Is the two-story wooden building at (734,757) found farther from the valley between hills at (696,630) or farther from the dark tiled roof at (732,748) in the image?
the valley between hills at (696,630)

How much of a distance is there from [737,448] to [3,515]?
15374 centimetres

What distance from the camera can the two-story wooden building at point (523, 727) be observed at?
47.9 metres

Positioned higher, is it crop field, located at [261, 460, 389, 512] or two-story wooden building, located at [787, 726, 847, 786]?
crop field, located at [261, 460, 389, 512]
-*-*-
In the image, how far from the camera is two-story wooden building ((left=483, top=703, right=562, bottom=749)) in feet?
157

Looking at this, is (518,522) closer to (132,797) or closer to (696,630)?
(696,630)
-*-*-
**TASK DESCRIPTION:** Recast the lines starting at the one containing "Is the two-story" and ending at the one containing "15374 centimetres" as a Markdown table with the columns No. and Line. Put each line in its own table row with its number, and leave out blank lines.

**REPLY:**
| No. | Line |
|---|---|
| 1 | Is the two-story wooden building at (734,757) found farther from the valley between hills at (696,630) or farther from the dark tiled roof at (732,748) in the image? |
| 2 | the valley between hills at (696,630) |
| 3 | How much of a distance is there from [737,448] to [3,515]? |
| 4 | 15374 centimetres |